=== Goal ===
Send back the entries below exactly as they appear.

=== Entries ===
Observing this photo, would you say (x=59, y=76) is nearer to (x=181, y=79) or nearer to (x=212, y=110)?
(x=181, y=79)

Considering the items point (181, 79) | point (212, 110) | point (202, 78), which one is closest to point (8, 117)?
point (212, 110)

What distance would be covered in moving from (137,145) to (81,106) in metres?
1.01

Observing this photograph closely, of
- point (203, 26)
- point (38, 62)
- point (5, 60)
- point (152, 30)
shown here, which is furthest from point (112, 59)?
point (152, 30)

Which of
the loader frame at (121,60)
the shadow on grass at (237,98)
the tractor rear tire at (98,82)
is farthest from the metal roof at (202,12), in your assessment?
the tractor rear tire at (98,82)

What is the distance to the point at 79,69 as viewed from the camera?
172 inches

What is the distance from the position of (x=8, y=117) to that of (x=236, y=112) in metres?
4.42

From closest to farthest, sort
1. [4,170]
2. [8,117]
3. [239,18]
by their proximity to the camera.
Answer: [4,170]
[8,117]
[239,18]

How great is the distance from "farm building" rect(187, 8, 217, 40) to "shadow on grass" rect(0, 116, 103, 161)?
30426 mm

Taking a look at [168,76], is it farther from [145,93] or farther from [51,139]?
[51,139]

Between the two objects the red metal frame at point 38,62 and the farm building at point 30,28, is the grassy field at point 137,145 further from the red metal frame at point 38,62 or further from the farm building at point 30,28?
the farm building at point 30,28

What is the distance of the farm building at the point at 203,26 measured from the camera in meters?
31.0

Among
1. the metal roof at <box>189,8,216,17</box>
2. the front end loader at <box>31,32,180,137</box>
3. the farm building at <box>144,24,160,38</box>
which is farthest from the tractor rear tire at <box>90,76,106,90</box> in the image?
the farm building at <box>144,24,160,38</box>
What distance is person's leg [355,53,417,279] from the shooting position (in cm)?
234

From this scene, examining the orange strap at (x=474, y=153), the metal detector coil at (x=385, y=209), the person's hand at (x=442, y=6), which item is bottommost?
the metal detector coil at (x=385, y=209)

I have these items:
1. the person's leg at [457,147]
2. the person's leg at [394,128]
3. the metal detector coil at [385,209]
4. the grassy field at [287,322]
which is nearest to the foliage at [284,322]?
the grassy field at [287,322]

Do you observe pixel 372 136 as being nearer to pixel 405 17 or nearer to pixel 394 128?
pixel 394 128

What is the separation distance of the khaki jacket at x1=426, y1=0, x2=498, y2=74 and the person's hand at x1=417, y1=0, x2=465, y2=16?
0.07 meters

=== Result ===
Observing this photo, would you say (x=59, y=76) is nearer to (x=181, y=79) or nearer to (x=212, y=110)?
(x=181, y=79)

Considering the items point (181, 79) | point (212, 110) | point (202, 78), which one is closest to point (8, 117)?
point (212, 110)

What distance would be covered in moving from (137,145) to (81,106) in metres?
1.01

Observing this photograph closely, of
- point (203, 26)
- point (38, 62)
- point (5, 60)
- point (152, 30)
shown here, which is furthest from point (112, 59)?
point (152, 30)

Which of
the loader frame at (121,60)
the shadow on grass at (237,98)
the tractor rear tire at (98,82)
is farthest from the metal roof at (202,12), in your assessment?
the tractor rear tire at (98,82)

What is the distance to the point at 79,69 as viewed from the camera?
172 inches

What is the distance from the position of (x=8, y=117) to that of (x=236, y=112) in metres?
4.42

From closest to farthest, sort
1. [4,170]
2. [8,117]
3. [239,18]
by their proximity to the camera.
Answer: [4,170]
[8,117]
[239,18]

How great is the distance from "farm building" rect(187, 8, 217, 40) to "shadow on grass" rect(0, 116, 103, 161)?
30426 mm

Taking a look at [168,76], is it farther from [145,93] or farther from [51,139]?
[51,139]

Between the two objects the red metal frame at point 38,62 and the farm building at point 30,28, is the grassy field at point 137,145 further from the red metal frame at point 38,62 or further from the farm building at point 30,28?
the farm building at point 30,28

What is the distance of the farm building at the point at 203,26 measured from the camera in meters?
31.0

Among
1. the metal roof at <box>189,8,216,17</box>
2. the front end loader at <box>31,32,180,137</box>
3. the farm building at <box>144,24,160,38</box>
which is farthest from the tractor rear tire at <box>90,76,106,90</box> in the image?
the farm building at <box>144,24,160,38</box>
What distance is person's leg [355,53,417,279] from the shooting position (in cm)?
234

From this scene, examining the orange strap at (x=474, y=153), the metal detector coil at (x=385, y=209), the person's hand at (x=442, y=6), which item is bottommost?
the metal detector coil at (x=385, y=209)

I have these items:
1. the person's leg at [457,147]
2. the person's leg at [394,128]
3. the metal detector coil at [385,209]
4. the grassy field at [287,322]
which is nearest to the foliage at [284,322]?
the grassy field at [287,322]

Do you observe pixel 372 136 as being nearer to pixel 405 17 or nearer to pixel 394 128?
pixel 394 128

What is the separation distance of the khaki jacket at x1=426, y1=0, x2=498, y2=74 and the person's hand at x1=417, y1=0, x2=465, y2=16?
0.07 meters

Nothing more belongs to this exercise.